Document extract.
=== Begin Enclosure ===

With a std 700 wheel, a 46x16 will give you a 76" gear.


----------



## raleighnut (26 May 2018)

Look in BMX shops, quite common for them to use 14T screw on freewheels.


----------



## Sharky (26 May 2018)

raleighnut said:


> Look in BMX shops, quite common for them to use 14T screw on freewheels.


Do the bmx ones have the same thread diameter? Couldn't see any reference to it when just googled, but I did see one which you could get in either RH or LH drive, which I've not seen before.


----------



## raleighnut (26 May 2018)

Sharky said:


> Do the bmx ones have the same thread diameter? Couldn't see any reference to it when just googled, but I did see one which you could get in either RH or LH drive, which I've not seen before.


I'm pretty sure 'cheapo' BMX bikes use the standard threaded type, some do use a weird 'integrated freewheel' with loads of tiny bearings hence my suggestion of going to a *shop* rather than providing a link (plus the OP is 'over the pond')


----------



## rogerzilla (13 Aug 2018)

BMX freewheels are the standard thread. I have a Shimano one on my singlespeed.


----------



## midlife (13 Aug 2018)

Put on a Dicta SS to get you up and running while you find a vintage one


----------

=== End Enclosure ===

Provided data.
=== Begin Enclosure ===

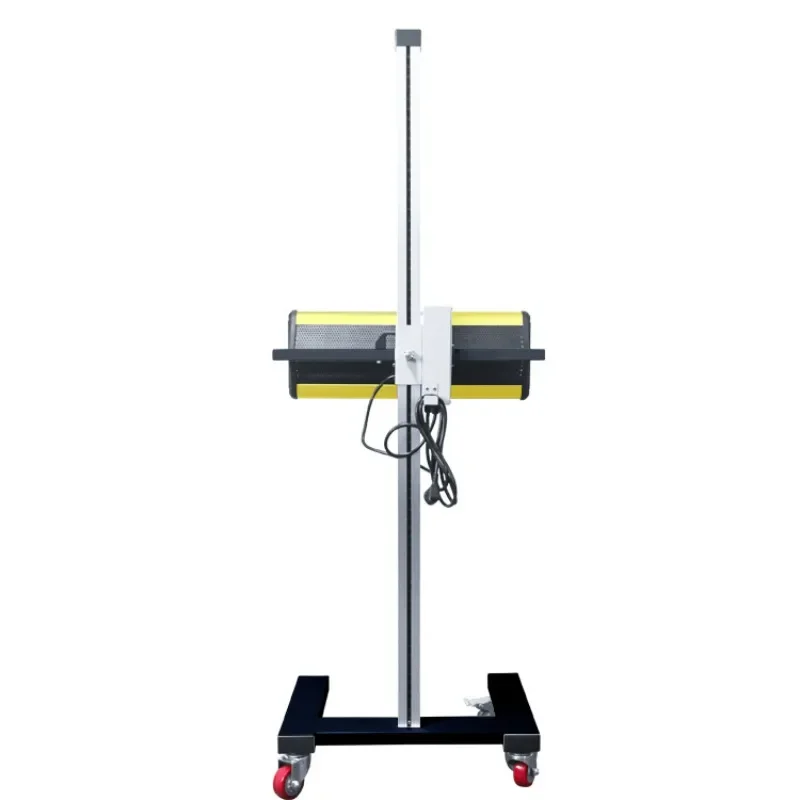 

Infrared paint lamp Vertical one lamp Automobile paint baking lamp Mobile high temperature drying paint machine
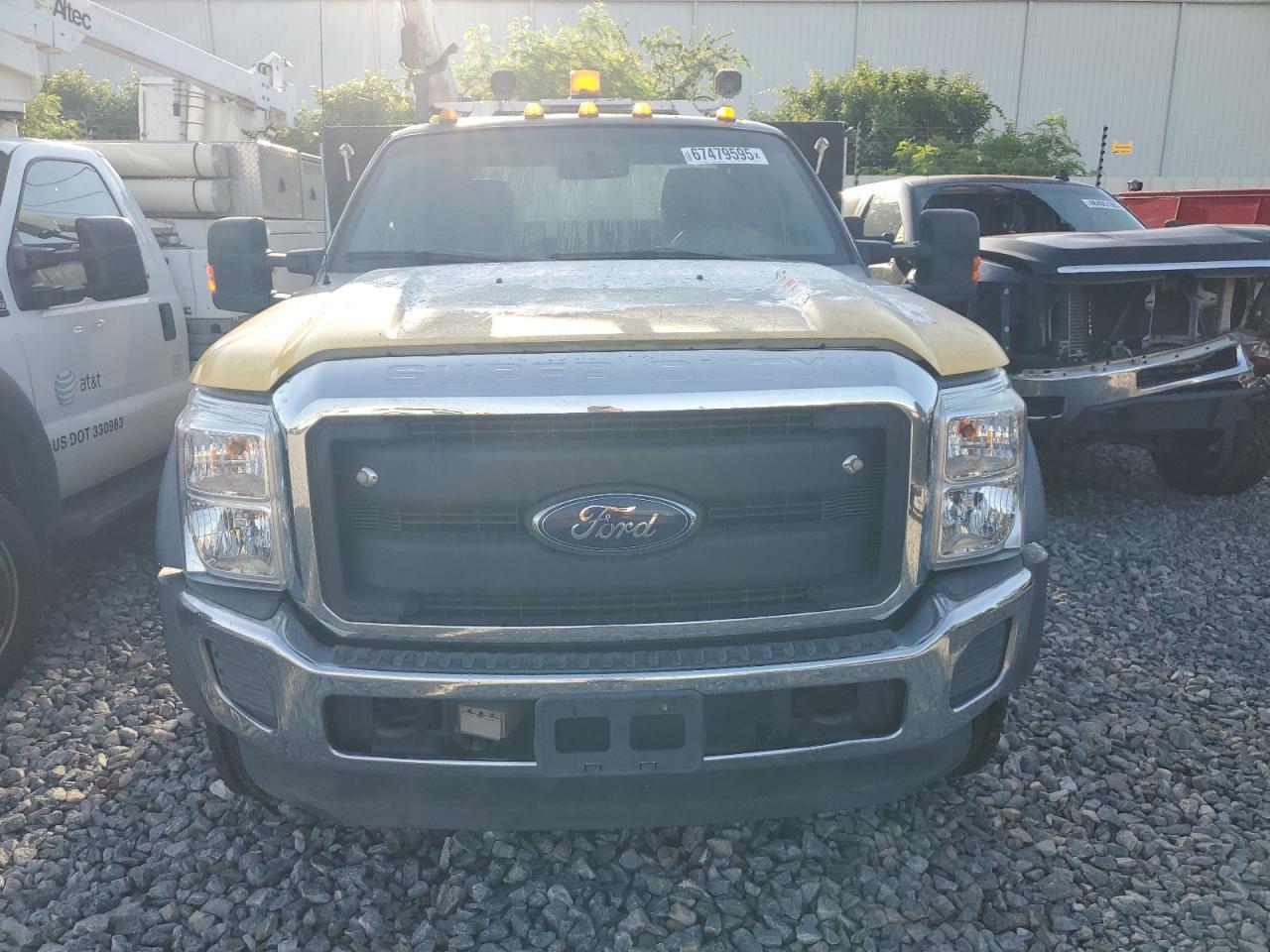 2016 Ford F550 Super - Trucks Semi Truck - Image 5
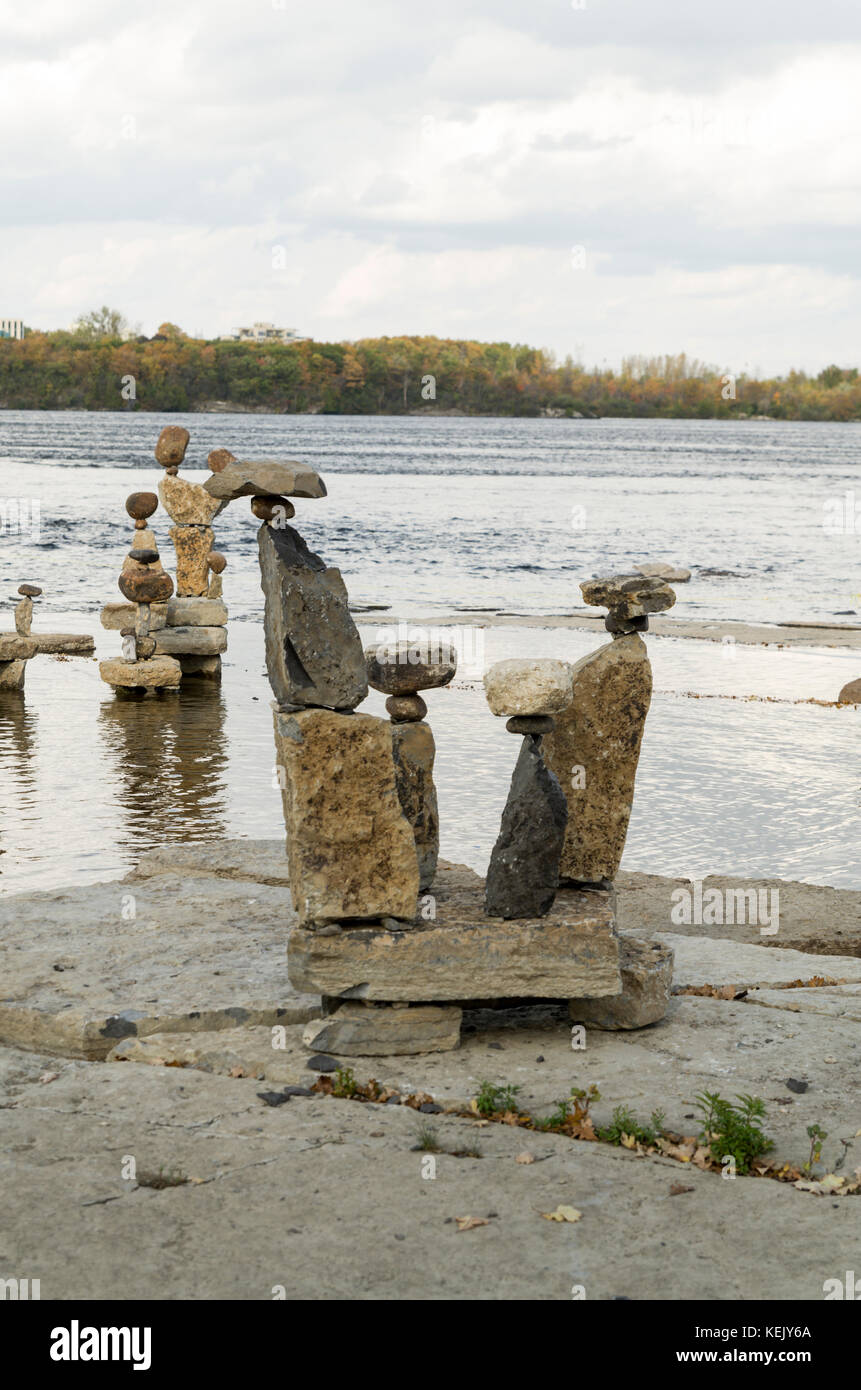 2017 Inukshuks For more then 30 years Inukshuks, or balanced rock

=== End Enclosure ===
=== Begin Enclosure ===

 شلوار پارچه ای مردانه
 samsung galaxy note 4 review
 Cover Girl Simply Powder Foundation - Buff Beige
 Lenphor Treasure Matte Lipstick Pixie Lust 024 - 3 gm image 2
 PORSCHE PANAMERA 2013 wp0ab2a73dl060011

=== End Enclosure ===
=== Begin Enclosure ===

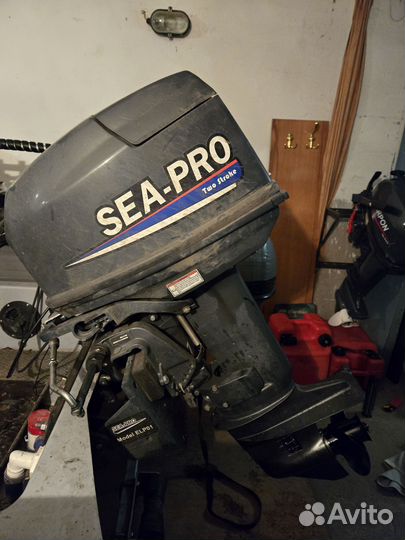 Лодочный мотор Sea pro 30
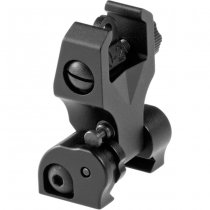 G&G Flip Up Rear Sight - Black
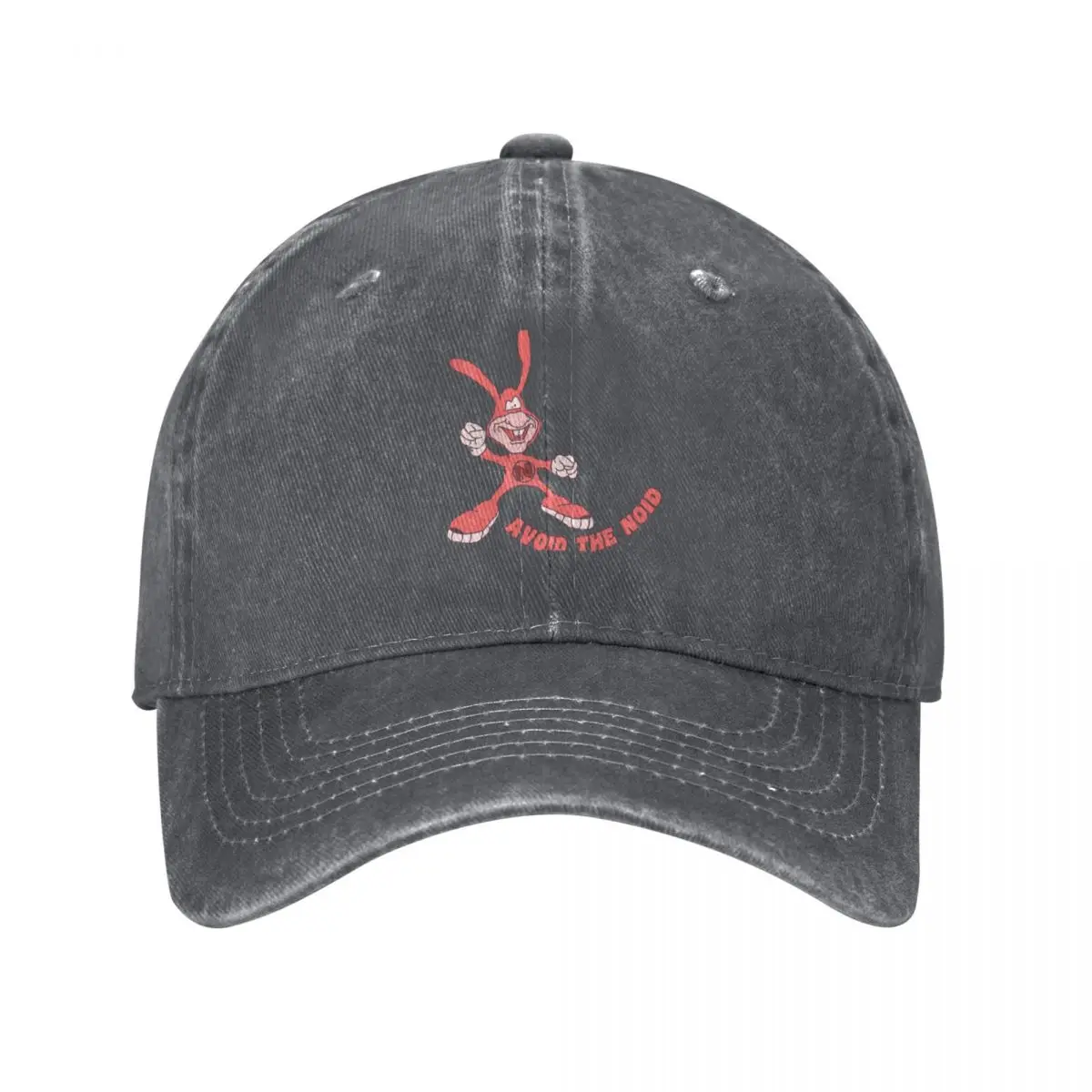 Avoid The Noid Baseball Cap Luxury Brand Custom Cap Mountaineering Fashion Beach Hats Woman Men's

=== End Enclosure ===

Work instruction 1. Can you write out the part of the freewheel thread starting at "I'm pretty sure" and ending at "on my singlespeed."?
Work instruction 2. Which usernames head the posts in the freewheel thread? List each one once.

Written answer 1.
I'm pretty sure 'cheapo' BMX bikes use the standard threaded type, some do use a weird 'integrated freewheel' with loads of tiny bearings hence my suggestion of going to a *shop* rather than providing a link (plus the OP is 'over the pond')


----------



## rogerzilla (13 Aug 2018)

BMX freewheels are the standard thread. I have a Shimano one on my singlespeed.

Written answer 2.
raleighnut
Sharky
rogerzilla
midlife